• AIM OF THE TASK: Retype the listing exactly, with no images.

++++

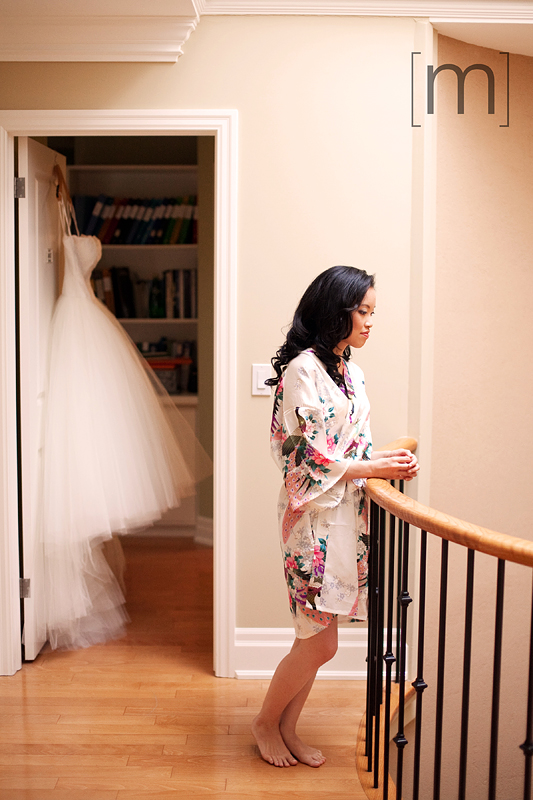 a photo of a bride getting ready at a wedding at angus glen golf club markham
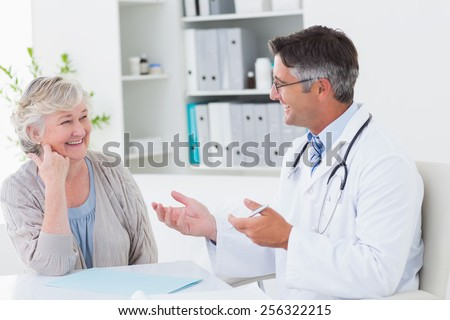 Happy male doctor discussing with senior patient at table in clinic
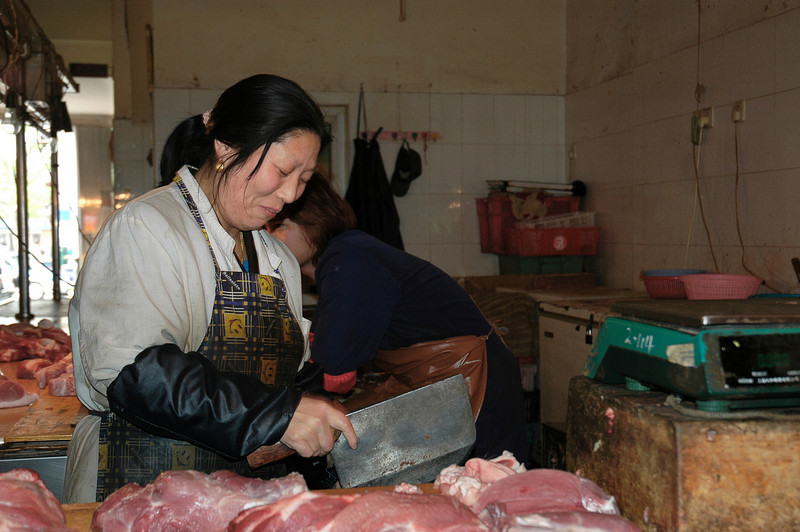 Butcher in Shanghai fresh food market.<br /> <br /> ©Gerald Diamond<br /> All Rights Reserved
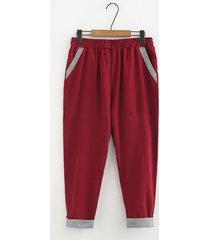 pantaloni vintage larghi con tasche patchwork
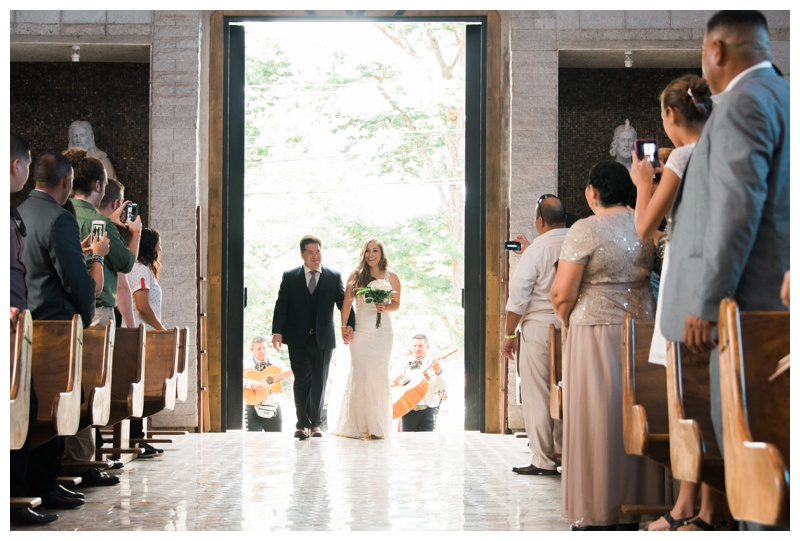 Bride walking down the aisle with her father at Santa Maria Church in Tamarindo, Costa Rica. Photographed by Kristen M. Brown, Samba to the Sea Photography.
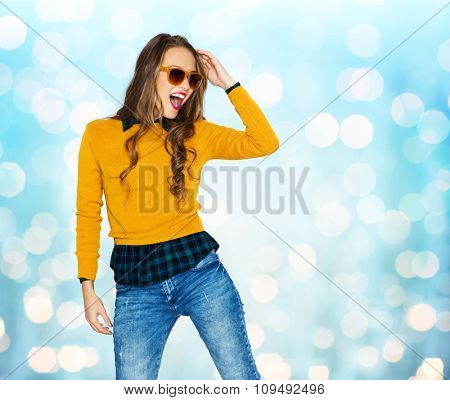 people, style and fashion concept - happy young woman or teen girl in casual clothes and sunglasses having fun over blue holidays lights background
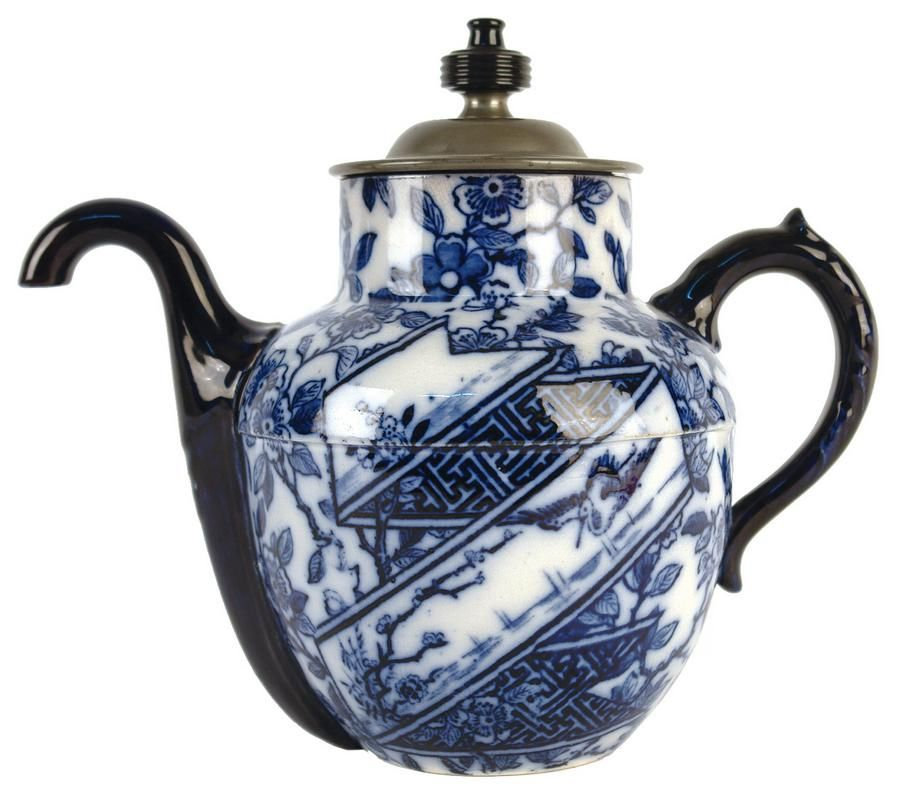 A Royales Patent Self Pouring Teapot Manufactured By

++++

• SOLUTION TO THIS TASK:
 a photo of a bride getting ready at a wedding at angus glen golf club markham
 Happy male doctor discussing with senior patient at table in clinic
 Butcher in Shanghai fresh food market.<br /> <br /> ©Gerald Diamond<br /> All Rights Reserved
 pantaloni vintage larghi con tasche patchwork
 Bride walking down the aisle with her father at Santa Maria Church in Tamarindo, Costa Rica. Photographed by Kristen M. Brown, Samba to the Sea Photography.
 people, style and fashion concept - happy young woman or teen girl in casual clothes and sunglasses having fun over blue holidays lights background
 A Royales Patent Self Pouring Teapot Manufactured By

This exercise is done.